NASA gives up on the "mole" portion of the InSight lander mission

One of the mission experiments aboard the InSight Lander that scientists worked to deploy on Mars was the heat probe known as the "mole" developed by the German Aerospace Center. The heat probe has been unable to gain the friction it needs to dig into the Martian soil. While the overall InSight mission has been granted an extension, the mole has ended its portion of the mission.The mole was to burrow into the Martian surface to measure the planet's internal temperature and provide details about the interior heat engine driving the evolution and geology of the Red Planet. The martian soil had an unexpected tendency to clump and prevented the mole from getting the friction it needed to hammer itself to the depth required for the mission.

Only the top two or three centimeters of the mole were able to dig into the surface of Mars. NASA says its last attempt with the mole was to use the scoop on the robotic arm of the lander to put soil on the probe and tamp it down to provide added friction. After adding the soil, the probe conducted 500 additional hammer strokes on January 9 with no additional progress.

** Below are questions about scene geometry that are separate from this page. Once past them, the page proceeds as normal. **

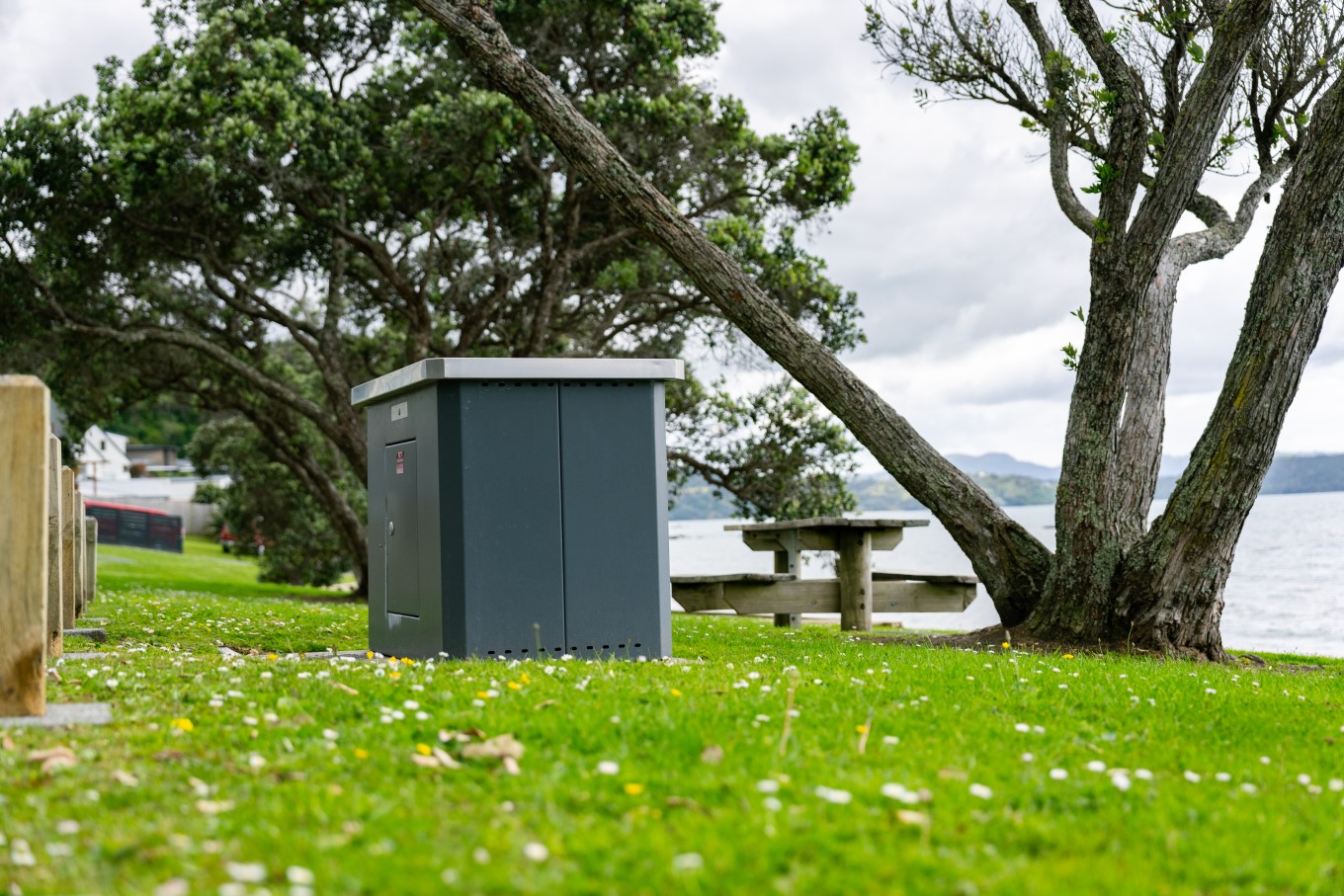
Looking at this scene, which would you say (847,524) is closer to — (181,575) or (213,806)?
(213,806)

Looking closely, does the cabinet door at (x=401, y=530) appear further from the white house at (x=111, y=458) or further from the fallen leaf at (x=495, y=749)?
the white house at (x=111, y=458)

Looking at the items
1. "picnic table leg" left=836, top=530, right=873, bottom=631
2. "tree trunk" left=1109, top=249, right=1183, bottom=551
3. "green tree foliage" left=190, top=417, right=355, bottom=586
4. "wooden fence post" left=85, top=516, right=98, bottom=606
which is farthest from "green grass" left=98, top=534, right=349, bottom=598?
"tree trunk" left=1109, top=249, right=1183, bottom=551

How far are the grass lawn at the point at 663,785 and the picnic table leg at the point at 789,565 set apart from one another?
7.21m

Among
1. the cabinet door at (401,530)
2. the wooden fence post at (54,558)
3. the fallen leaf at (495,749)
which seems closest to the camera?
the fallen leaf at (495,749)

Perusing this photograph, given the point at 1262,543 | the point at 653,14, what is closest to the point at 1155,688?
the point at 653,14

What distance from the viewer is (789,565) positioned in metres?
14.0

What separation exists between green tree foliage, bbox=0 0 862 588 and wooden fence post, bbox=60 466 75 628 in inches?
335

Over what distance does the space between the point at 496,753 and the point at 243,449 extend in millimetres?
29436

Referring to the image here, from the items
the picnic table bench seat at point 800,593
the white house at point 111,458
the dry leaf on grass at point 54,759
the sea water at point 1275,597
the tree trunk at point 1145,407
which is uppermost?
the white house at point 111,458

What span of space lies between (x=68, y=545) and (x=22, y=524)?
5.11 metres

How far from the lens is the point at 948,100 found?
13.2 meters

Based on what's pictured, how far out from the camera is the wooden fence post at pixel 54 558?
7172 millimetres

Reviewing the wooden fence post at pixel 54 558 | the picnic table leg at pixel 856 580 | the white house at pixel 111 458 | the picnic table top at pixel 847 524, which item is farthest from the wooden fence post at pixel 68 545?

The failure marked the end of the efforts for the team on that particular part of the mission. For that experiment to function, sensors aboard the mole had to be at least 10 feet deep. NASA does say that it's learned a lot from the mole and its inability to dig that will benefit future missions that want to dig into the surface of Mars.

Scientists will continue to puzzle over the Martian soil's unexpected properties near InSight and how it differed from other soil samples previously seen during Mars missions. The soil near InSight proved very different from what was seen on previous missions. NASA recently extended InSight's mission for an additional two years.